▶ **Recorded data**
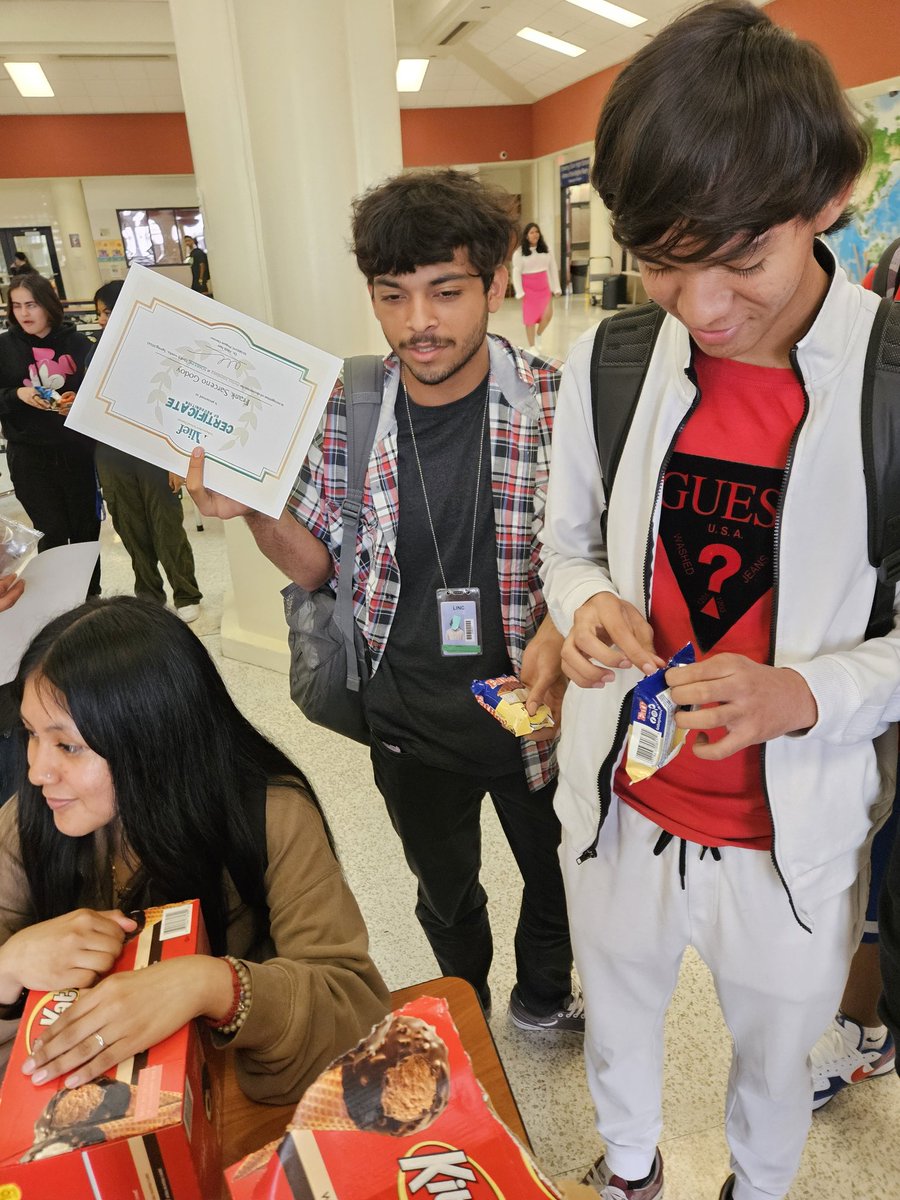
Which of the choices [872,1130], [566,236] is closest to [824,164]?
[872,1130]

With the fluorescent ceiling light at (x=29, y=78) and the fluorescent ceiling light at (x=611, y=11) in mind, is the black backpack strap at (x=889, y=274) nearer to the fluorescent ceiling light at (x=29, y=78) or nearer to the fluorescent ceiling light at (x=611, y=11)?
the fluorescent ceiling light at (x=611, y=11)

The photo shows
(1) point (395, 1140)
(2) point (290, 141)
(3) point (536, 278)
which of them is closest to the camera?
(1) point (395, 1140)

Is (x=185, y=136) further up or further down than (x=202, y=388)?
further up

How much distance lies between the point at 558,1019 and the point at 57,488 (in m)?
3.41

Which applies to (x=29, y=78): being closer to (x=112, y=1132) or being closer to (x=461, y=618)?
(x=461, y=618)

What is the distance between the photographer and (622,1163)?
1373mm

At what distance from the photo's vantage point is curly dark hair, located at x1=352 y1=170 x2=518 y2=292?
1.39m

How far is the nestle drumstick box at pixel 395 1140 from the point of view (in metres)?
0.56

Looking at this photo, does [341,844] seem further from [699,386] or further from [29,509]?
[29,509]

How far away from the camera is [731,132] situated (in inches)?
28.9

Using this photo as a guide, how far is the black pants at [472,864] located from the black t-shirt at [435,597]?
9cm

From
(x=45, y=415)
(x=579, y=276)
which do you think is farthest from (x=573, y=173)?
(x=45, y=415)

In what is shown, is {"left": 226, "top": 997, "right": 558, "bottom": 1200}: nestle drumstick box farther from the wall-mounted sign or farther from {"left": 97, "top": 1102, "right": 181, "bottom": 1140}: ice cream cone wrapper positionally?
the wall-mounted sign

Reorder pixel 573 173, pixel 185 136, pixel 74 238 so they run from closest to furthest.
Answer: pixel 185 136, pixel 74 238, pixel 573 173
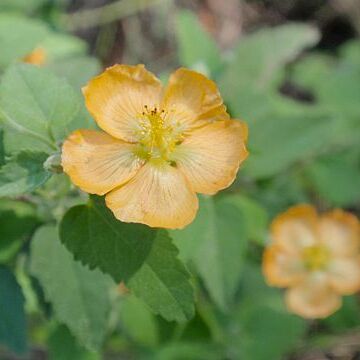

▶ **Work to do**
Can you give every row from the one containing "How far is the nestle" through the end of the rows as a numbered list, skipping blank lines and leaving out the pictures?

▶ **Final result**
1. How far is the nestle drumstick box at pixel 395 1140 from the point of view (in metres)?
2. 0.56
3. Looking at this photo, does [341,844] seem further from [699,386] or further from [29,509]?
4. [29,509]
5. How far away from the camera is [731,132] situated (in inches)?
6. 28.9
7. Using this photo as a guide, how far is the black pants at [472,864] located from the black t-shirt at [435,597]?
8. 9cm
9. From
10. (x=45, y=415)
11. (x=579, y=276)
12. which do you think is farthest from (x=573, y=173)?
13. (x=45, y=415)
14. In what is shown, is {"left": 226, "top": 997, "right": 558, "bottom": 1200}: nestle drumstick box farther from the wall-mounted sign or farther from {"left": 97, "top": 1102, "right": 181, "bottom": 1140}: ice cream cone wrapper positionally?
15. the wall-mounted sign
16. Reorder pixel 573 173, pixel 185 136, pixel 74 238 so they run from closest to furthest.
17. Answer: pixel 185 136, pixel 74 238, pixel 573 173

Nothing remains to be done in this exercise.